Siete
El cazador seguía quieto en la calle, observando cómo se llevaban su tesoro.
Sabía que algo iba mal. El día había empezado mal. Estaba teniendo problemas para ver sus dos Manhattan, y suponía un desgarrador esfuerzo enfocar y ver lo que él consideraba Nuevo Manhattan. Nada de bosques, sino edificios. Nada de caballos, sino coches. Algunos días eso no le molestaba. Hoy tenía una sensación de desajuste, y le preocupó de modo impreciso su estado mental. Puede que se estuviera haciendo viejo, y su cerebro no fuese tan maleable como antes. Una vez cada dos meses se despertaba preguntando si podría estar enfermo de verdad.
Había tomado ketamina en una ocasión, de joven, y al considerar la experiencia comprendió que su primer efecto en él fue que ya no le preocupaba haber tomado ketamina. Nunca volvió a invitar a su vida esa pérdida de percepción, pero en aquellos ocasionales días bajos había una enfermiza sensación en la boca del estómago de que pasaba semanas sin interesarse por ser incapaz de ver el Nuevo Manhattan.

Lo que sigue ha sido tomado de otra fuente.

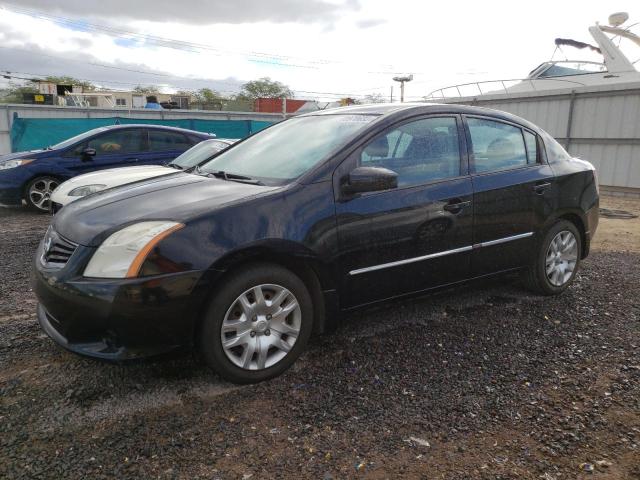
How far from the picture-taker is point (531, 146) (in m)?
4.18

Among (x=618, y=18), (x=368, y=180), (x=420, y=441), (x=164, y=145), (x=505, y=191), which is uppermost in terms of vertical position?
(x=618, y=18)

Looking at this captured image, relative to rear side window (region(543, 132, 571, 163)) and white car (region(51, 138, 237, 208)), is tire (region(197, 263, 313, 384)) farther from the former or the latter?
white car (region(51, 138, 237, 208))

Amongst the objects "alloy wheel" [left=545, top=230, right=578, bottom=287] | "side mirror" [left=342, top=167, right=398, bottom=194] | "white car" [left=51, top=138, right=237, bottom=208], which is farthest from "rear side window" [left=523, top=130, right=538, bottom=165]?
"white car" [left=51, top=138, right=237, bottom=208]

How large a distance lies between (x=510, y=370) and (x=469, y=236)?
1012 mm

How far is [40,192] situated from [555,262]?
27.0 ft

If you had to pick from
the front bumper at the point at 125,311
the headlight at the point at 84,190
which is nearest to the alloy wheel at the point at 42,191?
the headlight at the point at 84,190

El día había empezado de mala manera, y por eso recorrió la senda hacia su colección, con los rótulos y los árboles parpadeando al aparecer y desaparecer de la vista, para garantizar que era segura. La caminata había llevado una hora más de lo que debería, en especial por la dificultad de ver y evitar las cámaras se seguridad. A veces la mente las transliteraba en elementos del Viejo Manhattan, pero hoy nada estaba de su parte, incluido su cerebro.
Observó a los hombres y mujeres de chaqueta azul que cargaban su tesoro en vehículos. Años de trabajo que desaparecían.
Él estaba armado. Podría intentar pararlos. Aunque no hubiera llevado un arma, era un cazador. Podría desarmarlos sólo con las manos si era necesario, o fabricar un arma con lo que tuviera disponible. Pero lo verían.
Su enfado aumentó. Partes del Nuevo Manhattan escapaban a su percepción sensorial. Podía oler a roble, pino y abedul dulce americano. Oyó una bandada de chorlitos alzar el vuelo despavoridos de las copas de los árboles. Cortezas trepaban sobre las fachadas de los edificios que encaraban bajo una luz tamizada por la fronda del bosque. Bajó la vista al suelo y tuvo que reunir mucha fuerza para obligar a que la hierba mojada bajo sus pies se volviera a convertir en una acera seca. Una salamandra rojinegra, sin hojas cubiertas de rocío por las que escabullirse, se adentró en la neblina y desapareció.
El cazador se quedó quieto y observó cómo se llevaban las últimas señales de su vida. Aparte de los cuerpos.